A persistência do racismo na sociedade brasileira
Enviada em 02/03/2020
Em 20 de novembro de 2017, dia da consciência negra, a cantora brasileira Elza Soares lançou o clipe da música “A carne”, que teve a participação especial da Rafaela Silva, judoca negra campeã olímpica e mundial. Apesar de se tratar de uma vergonha para o país, o grito de revolta contra o racismo feito na obra é mais do que válido, visto que, o preconceito racial ainda está vivo no Brasil contemporâneo. Nesse contexto, é lícito afirmar que o pensamento eurocêntrico e a irresponsável abolição da escravidão brasileira contribuem para a perpetuação desse quadro negativo.
Convém ressaltar, em primeiro plano, que o problema advém, em muito, do pensamento da hierarquia de raça, que ganhou força durante a expansão marítima, na Europa. Entretanto, esse julgamento de superioridade dos brancos sobre os negros foi disseminado nos processos de colonização e se tornou uma barbárie mundial. Sob esse prisma, o clipe de Elsa Soares reflete a realidade quando ela diz que “a carne mais barata do mercado é a carne negra”. Desse modo, é evidente que o racismo está relacionado com o cômico pensamento eurocêntrico.

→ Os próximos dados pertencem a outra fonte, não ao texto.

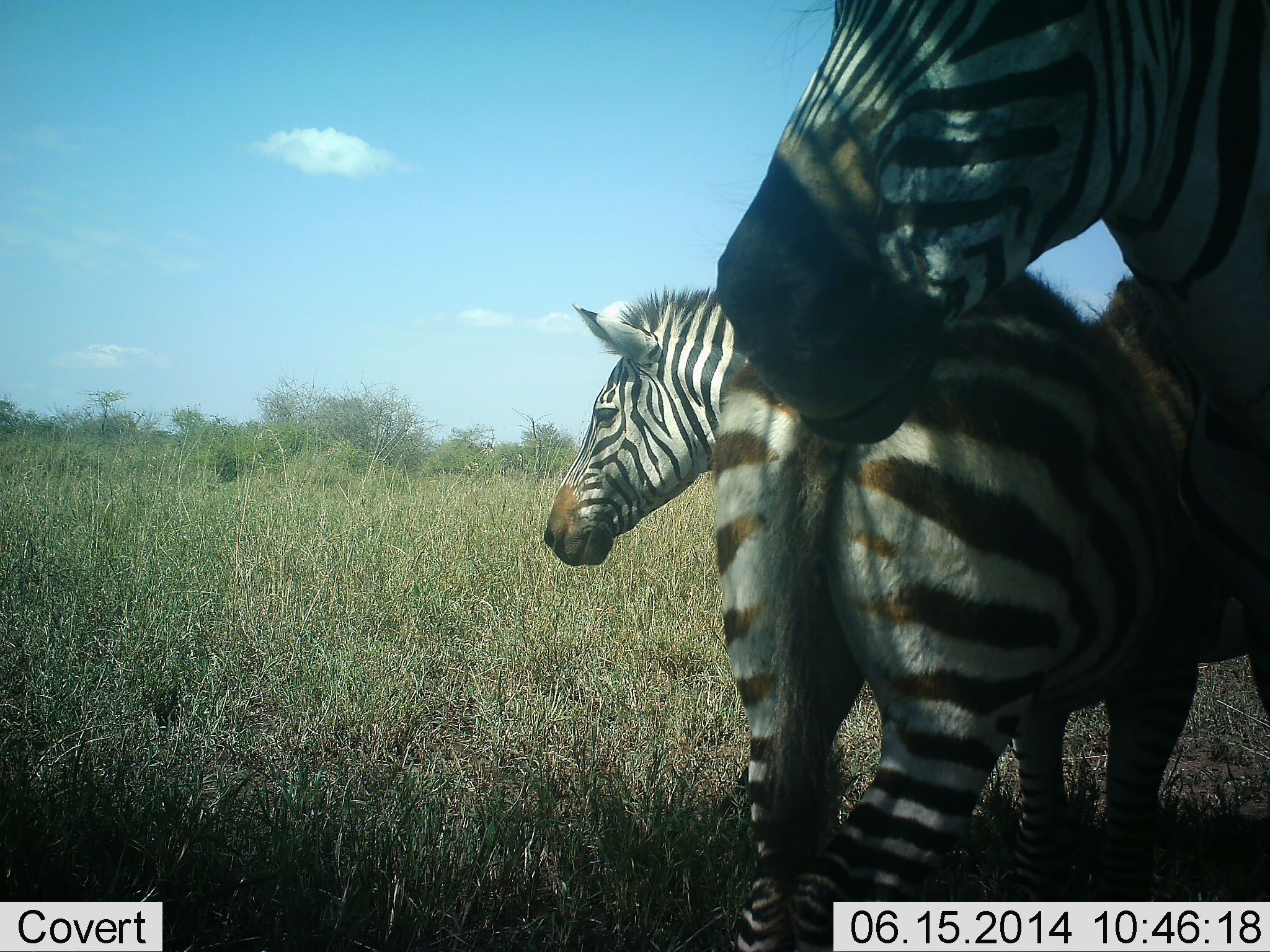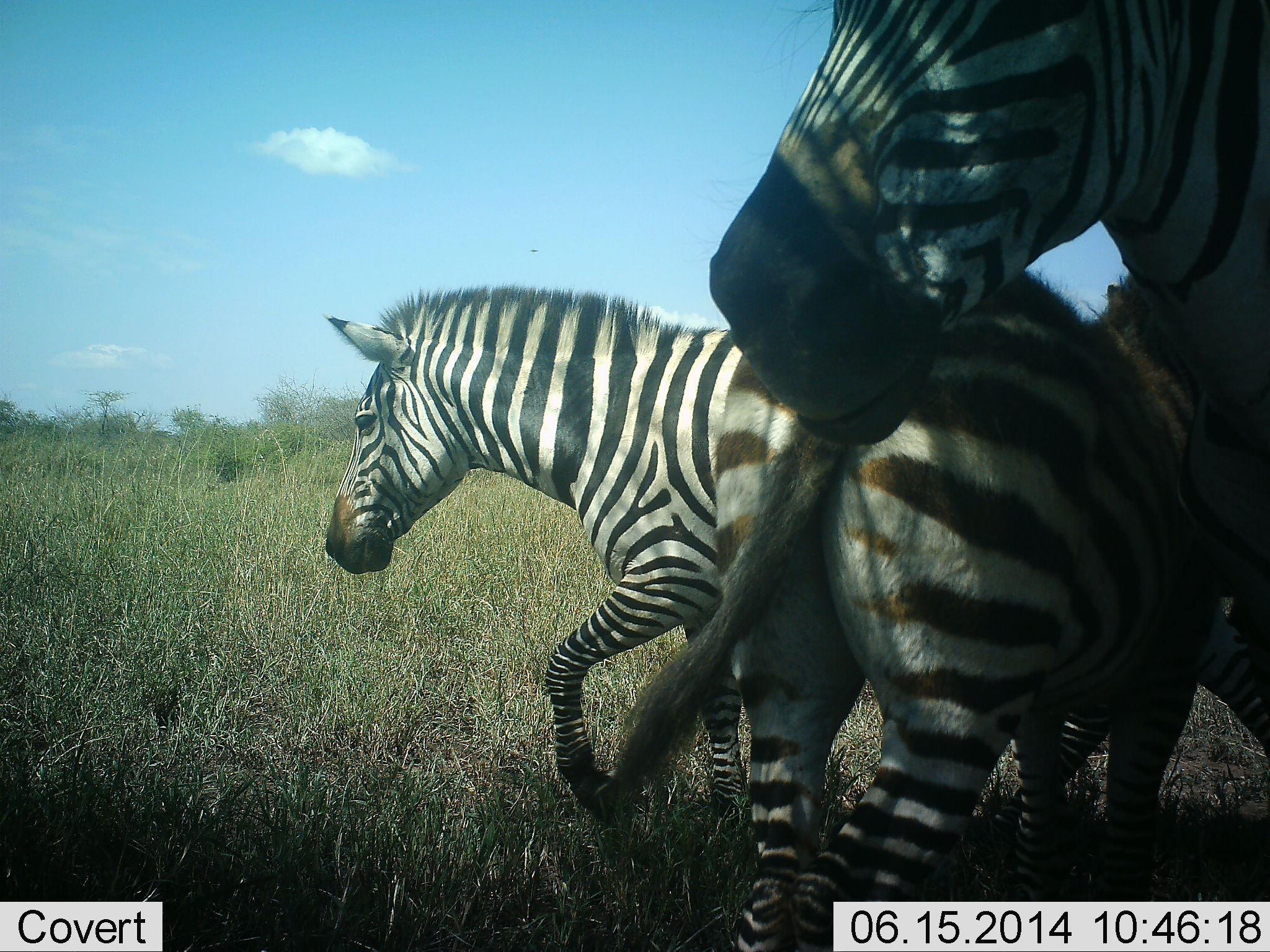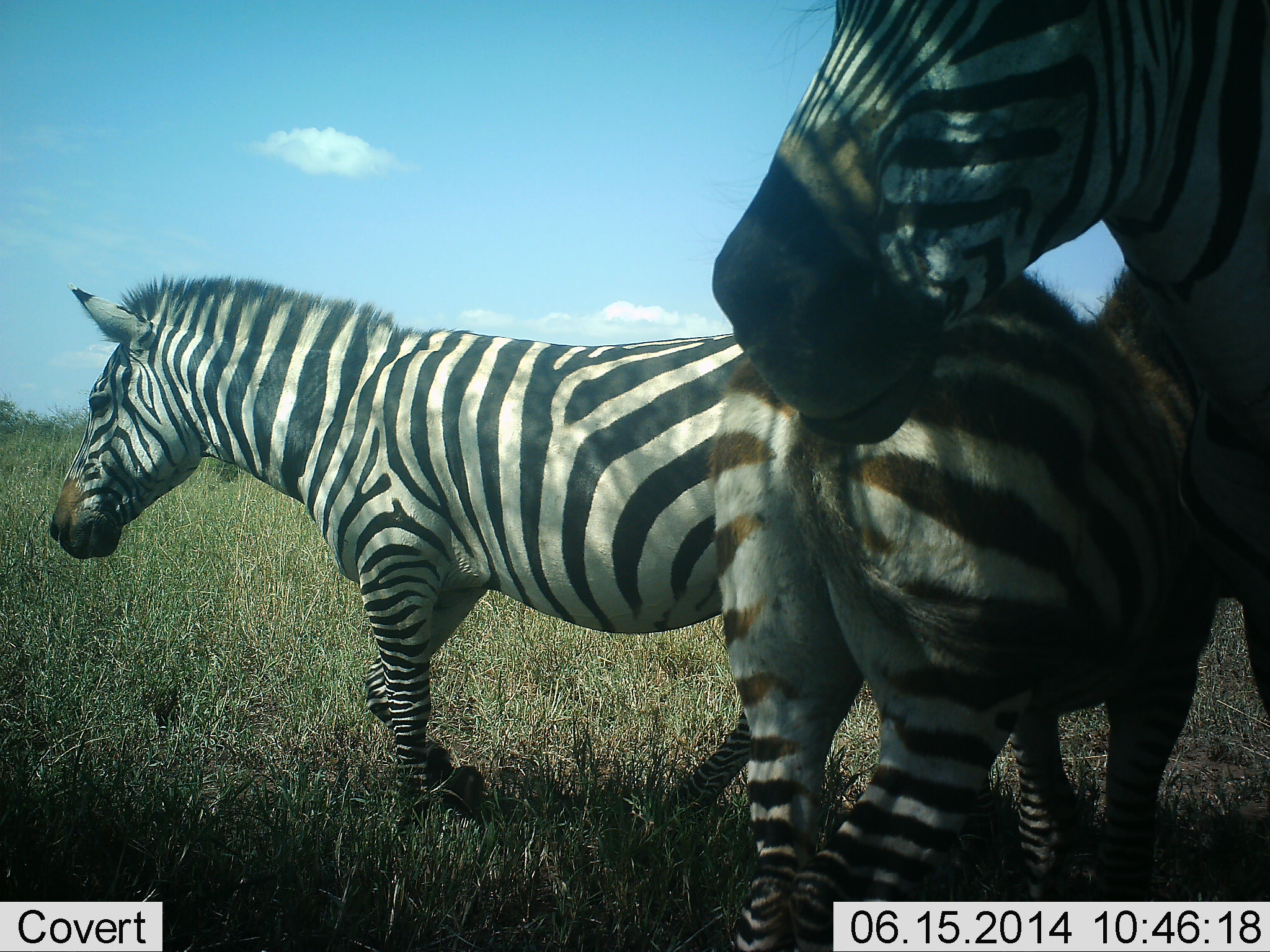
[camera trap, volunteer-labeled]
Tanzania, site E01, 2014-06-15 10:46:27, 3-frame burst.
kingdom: Animalia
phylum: Chordata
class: Mammalia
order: Perissodactyla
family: Equidae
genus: Equus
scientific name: Equus quagga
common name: plains zebra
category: zebra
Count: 3.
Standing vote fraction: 80%.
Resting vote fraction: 0%.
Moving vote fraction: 100%.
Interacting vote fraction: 20%.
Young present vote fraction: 40%.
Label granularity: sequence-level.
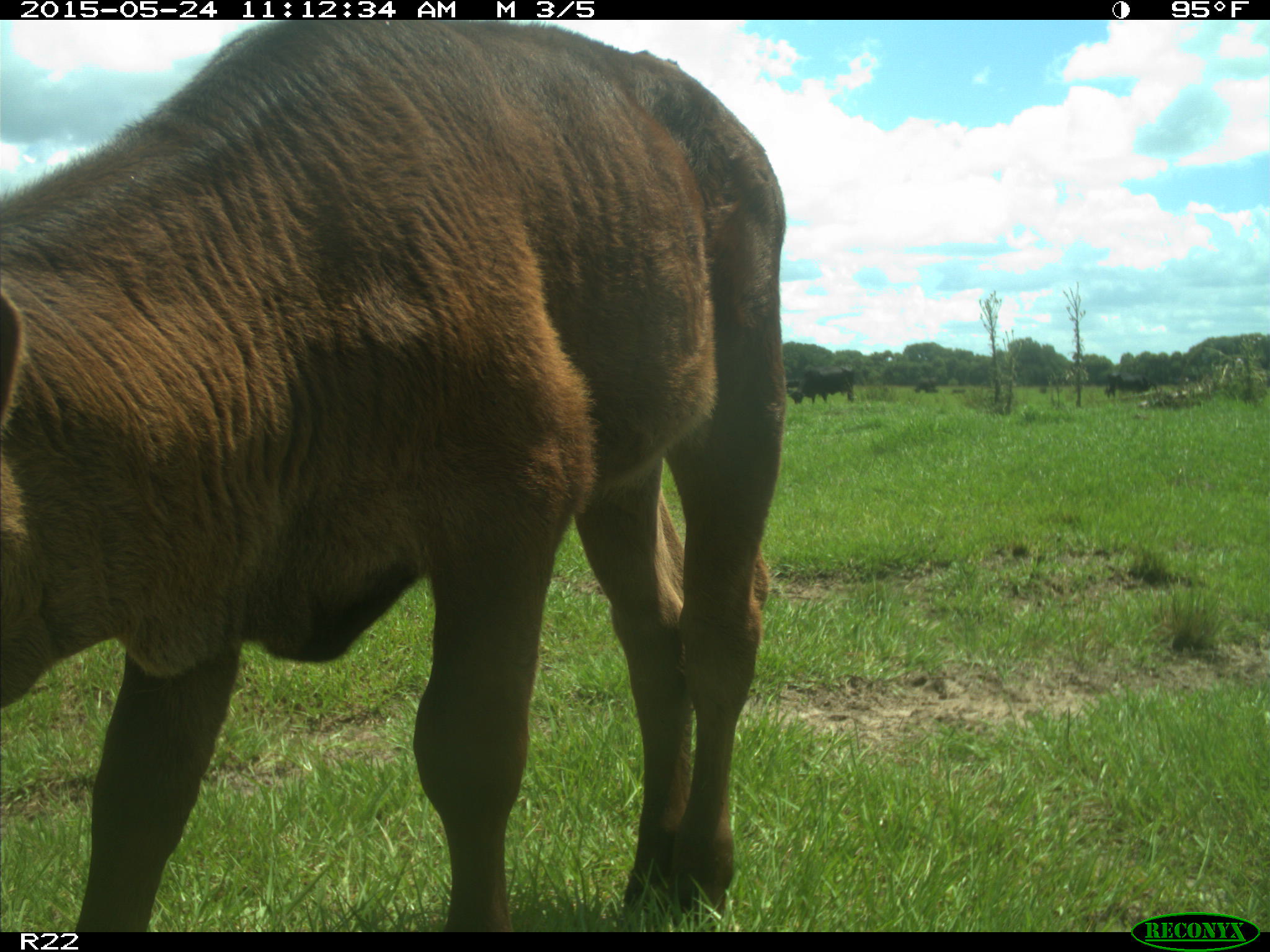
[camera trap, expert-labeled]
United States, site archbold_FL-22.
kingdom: Animalia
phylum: Chordata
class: Mammalia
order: Artiodactyla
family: Bovidae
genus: Bos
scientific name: Bos taurus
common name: domestic cow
Bos taurus (domestic cow).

Outrossim, vale destacar que a maneira como foi feita a abolição da escravatura no Brasil corrobora a perpetuação da problemática. Dito de outro modo, o país foi altamente imprudente quando sancionou a Lei Áurea em 1888, pois não se preocupou em inserir os escravos libertos na educação e no mercado de trabalho. Desse modo, os negros continuaram sofrendo para conseguirem uma vida digna e, consequentemente, resultou um sistema de marginalização presente até hoje. Tal panorama é comprovado por Mano Brown, em sua música, quando disse: “por você ser preto, você tem que ser duas vezes melhor”.
É possível defender, portanto, que impasses relacionados ao racismo contemporâneo constituem desafios a superar. Para tanto, cabe à mídia, com suas ferramentas de alcance e representatividade, por meio de reportagens na TV aberta, reproduzir o sucesso da população negra, como o de Rafaela Silva, para demonstrar que todos devem lutar por seus sonhos. Ademais, as escolas devem, enquanto instituição social, inserir a discussão sobre esse tema, por intermédio de palestrantes, que debatam acerca do racismo, com o objetivo de desenvolver, desde a infância, uma população menos preconceituosa. Somente assim, será possível restringir, de fato, o preconceito de raça à música da cantora brasileira.